Over the next few days we made our way back to Kolkata along the river, visiting some of sites that might feature in the project along the way. Of particular interest was the town of Krishnagar, a few miles from the river. It’s an extraordinary place – birthplace of many well-known artists and writers, and home to a vibrant artistic, literary and cultural scene that came about thanks to the patronage of the Rajah Krishnashandra in the 19th century. It’s especially well known for the clay sculptors whose studios are evident everywhere in an area called Ghurni, but it’s also home to Ashis Bagchi, an old friend and collaborator of Kinetika on the Din Shuru project of 2003. Ashis is an exponent of daker saaj, a term describing the embellishments that are used to ornament the murti during the pujas. Literally meaning ‘shiny stuff that comes in the post’, daker saaj refers to the thick silver foil, previously imported from Germany, used for decoration.
Ashis welcomed us warmly, and showed us round. Several men were hard at work, some reinforcing complex paper cutouts with glue, some bending wire, some attaching beads and foil to create adornments. Ashis told us that since working with Ali more than ten years ago on Din Shuru, his business has grown enormously, and he now employs 25 workmen and is busy throughout the year. Beaming with pride, he told us that the previous week his latest spectacular design, for one of the pandals in Kolkata, had won first prize. Later he told us that the experience of working on Din Shuru had been hugely important for him; meeting and collaborating with other artists in the UK and Trinidad developed his artistic techniques, and the experience of costuming a live event on such a scale instantly raised his profile in Kolkata, with a growth in orders as a result.
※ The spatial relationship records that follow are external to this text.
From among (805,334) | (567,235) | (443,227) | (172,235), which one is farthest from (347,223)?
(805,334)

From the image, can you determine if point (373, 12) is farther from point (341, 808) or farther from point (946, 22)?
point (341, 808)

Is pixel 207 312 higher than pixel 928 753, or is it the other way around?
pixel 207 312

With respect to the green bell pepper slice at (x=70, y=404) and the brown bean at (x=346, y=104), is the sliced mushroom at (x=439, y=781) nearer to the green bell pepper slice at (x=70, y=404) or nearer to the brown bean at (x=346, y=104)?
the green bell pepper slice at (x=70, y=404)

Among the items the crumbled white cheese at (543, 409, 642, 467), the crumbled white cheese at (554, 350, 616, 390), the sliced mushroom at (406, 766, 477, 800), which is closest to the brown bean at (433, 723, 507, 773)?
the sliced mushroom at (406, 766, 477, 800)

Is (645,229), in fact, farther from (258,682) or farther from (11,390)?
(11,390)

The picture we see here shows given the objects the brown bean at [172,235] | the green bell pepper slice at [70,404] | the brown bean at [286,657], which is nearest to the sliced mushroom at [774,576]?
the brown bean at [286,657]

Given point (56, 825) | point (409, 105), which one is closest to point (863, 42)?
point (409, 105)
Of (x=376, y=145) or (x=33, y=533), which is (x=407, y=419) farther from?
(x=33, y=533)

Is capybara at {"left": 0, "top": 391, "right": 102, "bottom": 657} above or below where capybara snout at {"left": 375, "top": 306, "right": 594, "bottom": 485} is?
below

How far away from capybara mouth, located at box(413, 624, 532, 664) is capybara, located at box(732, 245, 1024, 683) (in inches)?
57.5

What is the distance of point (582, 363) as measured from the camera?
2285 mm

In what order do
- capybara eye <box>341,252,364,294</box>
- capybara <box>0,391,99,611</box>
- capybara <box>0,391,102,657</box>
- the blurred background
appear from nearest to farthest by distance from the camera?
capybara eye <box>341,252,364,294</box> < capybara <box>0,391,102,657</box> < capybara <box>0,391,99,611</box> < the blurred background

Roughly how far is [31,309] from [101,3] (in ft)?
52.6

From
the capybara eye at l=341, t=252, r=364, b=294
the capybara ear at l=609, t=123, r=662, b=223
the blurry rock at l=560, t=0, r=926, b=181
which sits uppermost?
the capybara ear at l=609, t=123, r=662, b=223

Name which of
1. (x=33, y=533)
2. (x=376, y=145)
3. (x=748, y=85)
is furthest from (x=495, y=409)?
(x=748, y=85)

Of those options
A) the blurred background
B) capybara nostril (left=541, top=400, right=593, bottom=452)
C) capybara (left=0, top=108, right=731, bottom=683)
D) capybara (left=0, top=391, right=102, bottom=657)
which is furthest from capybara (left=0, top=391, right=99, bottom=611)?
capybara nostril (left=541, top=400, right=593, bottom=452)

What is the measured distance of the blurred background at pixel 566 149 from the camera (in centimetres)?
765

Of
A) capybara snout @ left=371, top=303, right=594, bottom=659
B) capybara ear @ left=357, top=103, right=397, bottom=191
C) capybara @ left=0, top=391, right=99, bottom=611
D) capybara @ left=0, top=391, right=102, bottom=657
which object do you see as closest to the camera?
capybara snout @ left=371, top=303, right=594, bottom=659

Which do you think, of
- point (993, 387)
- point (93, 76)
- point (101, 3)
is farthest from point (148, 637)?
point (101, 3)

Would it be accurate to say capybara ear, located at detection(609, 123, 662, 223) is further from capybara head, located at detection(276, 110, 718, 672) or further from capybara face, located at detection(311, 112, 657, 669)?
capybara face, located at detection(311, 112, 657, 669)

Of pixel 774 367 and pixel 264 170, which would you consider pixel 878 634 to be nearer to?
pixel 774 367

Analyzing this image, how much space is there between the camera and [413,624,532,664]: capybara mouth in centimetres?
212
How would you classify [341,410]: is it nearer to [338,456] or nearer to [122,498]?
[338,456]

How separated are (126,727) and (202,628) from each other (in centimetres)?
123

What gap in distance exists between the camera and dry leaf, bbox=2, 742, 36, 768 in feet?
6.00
Although we mostly travelled by jeep, sometimes we took to the river, and once decided to lash some of the Thurrock 100 flags to the small fishing boat we were travelling in, much to our navigators’ bemusement. The colourful flags instantly attracted attention on the riverbank, with children larking about in the shallows waving in excitement, and fishermen looking on with curiosity.
Later in our visit, the British Council hosted a meeting for potential partners, and we were pleased to find considerable enthusiasm for the project from the many people who came along to meet us and to hear Ali’s presentation about the project. Indian artists and craftspeople were delighted at the idea of collaborating with their British counterparts, and there was much interest in the idea that we might forge links between schools in Thurrock and schools in and around Kolkata.
One interesting link between Thurrock, where we are based, and Kolkata, is the historical connection with Bata Shoes in both places. We’re already familiar with the former Bata factory at East Tilbury, and have heard much about what it was like growing up on the Bata estate from local Horndon resident Mike Tarbard and others. But at the same time as the Bata factory was growing up in Thurrock, Bata’s Indian operation was also established, and we took the opportunity to visit Batanagar, in the south of the city, while we were in Kolkata. Much of the architecture is almost identical to that seen in East Tilbury, and we were delighted to be invited into the factory compound to show the staff the East Tilbury flag featuring the Bata logo that we’d taken with us specially for the occasion!
Now that we’re back in the UK, our task is to pull a more concrete plan together, and then write a full funding application which will need to be submitted in April 2016. Cross your fingers for us!